### 課題
下のページの抜粋を読んで、次の質問に答えてください。
1. 媒介契約は何種類の中から選べますか。
2. 不動産会社が売物件の情報を隠して内々で処理する行為は、何と呼ばれていますか。
3. ある人には1000万円の物件が、どうしても欲しい人にはいくらになることがあると書かれていますか。

### ページの抜粋
....
公開物件情報300件、未公開物件100件!みたいな感じ。

未公開物件100件はすごいですね。
インターネットに掲載されていない、とっておきの物件がありそうです。


会員登録しなきゃ・・・と思えば、不動産会社の思う壺。


会員登録するために一通り個人情報を入力すると、
当然ながら不動産会社の顧客リストに加えられるわけで、
不要な物件情報が一斉メールで飛んできたり、
電話で営業をかけられたりします。

もちろん、本気で物件を探している方なら、
一斉メールでも何でもいいから情報を送って欲しいでしょう。


問題は『未公開物件』の方です。


通常、不動産を売りたい人は、
不動産会社に相談して査定などしてもらい、
金額を決めて売りに出します。


不動産を一般販売する場合、
売主は不動産会社と販売をお願いする契約を結びます。
これを媒介契約といいまして、売主の意向によって3種類から選べます。


一般媒介・専任媒介・専属専任媒介、
という類型があり、それぞれ特色が違います。


このあたりの説明は今回省きますが、
どの形にしても、

売主は『売って欲しい』からお願いするのです。

『頑張って売ってくれよ』と思っています。
『なるべく高く売って欲しい』とも思っているでしょう。


そうすると、
売って欲しい物件を未公開にして売るのは

背任行為ではないでしょうか。


物件を高く売りたい場合、
なるべく多くの人に情報を見てもらうのが基本です。
ある人には1000万円の物件が、
どうしても欲しい人には1500万円だったりもするのです。
情報はなるべく拡散させた方がいいわけです。
非公開にするのは、売主にとってデメリットしかありません。



さて、売物件の情報を不動産会社が秘匿して、
内々で処理してしまう行為を「囲い込み」と呼びます。


数年前、某超大手不動産会社が、
恒常的に囲い込みをしており問題になりました。

不動産会社が「この物件ありますか?」と問い合わせたところ
「ありません」と言われたのに、
一方で一般人を装って「この物件ありますか?」と聞いたら
「あります」と言われたそうです。
....
### 与えられたデータ
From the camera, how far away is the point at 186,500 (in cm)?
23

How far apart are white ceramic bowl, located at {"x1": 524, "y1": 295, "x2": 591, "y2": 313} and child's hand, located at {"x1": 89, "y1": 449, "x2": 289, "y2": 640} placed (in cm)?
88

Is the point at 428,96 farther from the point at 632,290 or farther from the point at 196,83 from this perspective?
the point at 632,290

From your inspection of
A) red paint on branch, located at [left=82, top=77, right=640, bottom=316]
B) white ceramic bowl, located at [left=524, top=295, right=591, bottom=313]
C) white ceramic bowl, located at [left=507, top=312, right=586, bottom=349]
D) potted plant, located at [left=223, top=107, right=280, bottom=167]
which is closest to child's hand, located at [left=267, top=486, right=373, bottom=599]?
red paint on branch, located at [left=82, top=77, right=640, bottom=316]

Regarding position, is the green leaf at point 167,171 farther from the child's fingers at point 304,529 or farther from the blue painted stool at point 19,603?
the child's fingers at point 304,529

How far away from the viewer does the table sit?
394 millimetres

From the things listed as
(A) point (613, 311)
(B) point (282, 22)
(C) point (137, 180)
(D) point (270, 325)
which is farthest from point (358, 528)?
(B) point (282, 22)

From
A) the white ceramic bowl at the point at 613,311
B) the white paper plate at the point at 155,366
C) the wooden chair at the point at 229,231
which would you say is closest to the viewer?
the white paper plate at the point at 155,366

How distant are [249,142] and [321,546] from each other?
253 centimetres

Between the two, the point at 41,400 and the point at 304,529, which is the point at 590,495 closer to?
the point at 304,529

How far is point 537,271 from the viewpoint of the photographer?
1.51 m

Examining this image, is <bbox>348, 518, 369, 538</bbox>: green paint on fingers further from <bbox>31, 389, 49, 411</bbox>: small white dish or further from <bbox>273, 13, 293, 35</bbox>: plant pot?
....
### 解答
1. 3種類(一般媒介・専任媒介・専属専任媒介)
2. 囲い込み
3. 1500万円